Elloven shivered, though the night was warm. He knew she was thinking both of what Jesstin intended for her and also of her fear of whatever was left of Fabrien Quinlanden, but Elloven had taught him that the only way to truly kill a nightmare was to replace it with a dream.

It didn’t matter anymore what he wanted. But she... She deserved the world. He’d thought loving her was selfish, when it was the most unselfish thing he’d ever done. Certainly the most pure. She’d never known intimacy without pain, and though he’d leave her with some in the end, if she also walked away knowing what it was to be truly revered, she’d find it again.

“He’s still there,” she said. “Watching.”

“I know.” Jesstin tenderly gathered her hair and set it over one shoulder. Her neck bare, he breathed her in and kissed her through his exhale. He loved the way she lifted into the affection. “Let him.” Let him see how completely he’s lost.

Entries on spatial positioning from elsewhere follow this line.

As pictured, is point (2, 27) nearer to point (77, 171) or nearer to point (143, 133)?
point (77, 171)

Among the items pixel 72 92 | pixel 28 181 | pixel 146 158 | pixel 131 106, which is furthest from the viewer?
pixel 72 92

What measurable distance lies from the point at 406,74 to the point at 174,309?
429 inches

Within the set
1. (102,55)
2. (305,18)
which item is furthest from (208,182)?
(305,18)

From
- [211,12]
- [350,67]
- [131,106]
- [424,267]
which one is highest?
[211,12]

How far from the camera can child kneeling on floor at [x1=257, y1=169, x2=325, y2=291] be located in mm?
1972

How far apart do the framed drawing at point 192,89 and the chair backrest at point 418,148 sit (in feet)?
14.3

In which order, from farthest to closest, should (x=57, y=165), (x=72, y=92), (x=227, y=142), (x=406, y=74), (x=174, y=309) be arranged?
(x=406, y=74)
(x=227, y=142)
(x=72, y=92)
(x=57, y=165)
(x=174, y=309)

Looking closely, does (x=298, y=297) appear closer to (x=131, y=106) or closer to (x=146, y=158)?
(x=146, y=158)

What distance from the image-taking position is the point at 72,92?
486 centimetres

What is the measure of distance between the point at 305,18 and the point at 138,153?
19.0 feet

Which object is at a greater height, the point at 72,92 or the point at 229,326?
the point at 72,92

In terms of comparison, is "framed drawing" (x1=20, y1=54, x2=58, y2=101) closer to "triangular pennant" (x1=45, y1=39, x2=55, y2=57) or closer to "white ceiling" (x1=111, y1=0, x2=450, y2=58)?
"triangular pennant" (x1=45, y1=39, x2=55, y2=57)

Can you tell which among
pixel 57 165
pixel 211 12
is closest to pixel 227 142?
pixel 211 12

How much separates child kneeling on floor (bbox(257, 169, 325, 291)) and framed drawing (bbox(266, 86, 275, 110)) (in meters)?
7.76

Elloven wound her arms farther up the beam, lengthening. Jesstin rewarded her with more gentle kisses along her velvety flesh, relishing every twitch of her muscles. He folded one arm around the front of her and claimed her belly in his palm, whispering, “I’ve got you,” and with the other, he removed his trousers. His affection traveled with him as he stepped one foot out, then the other, then went to work on his shirt.

When it was only flesh against flesh, he reached for her face and turned it sideways so he could hold her attention. The touch of fear in her eyes held no candle to the longing flushing her cheeks.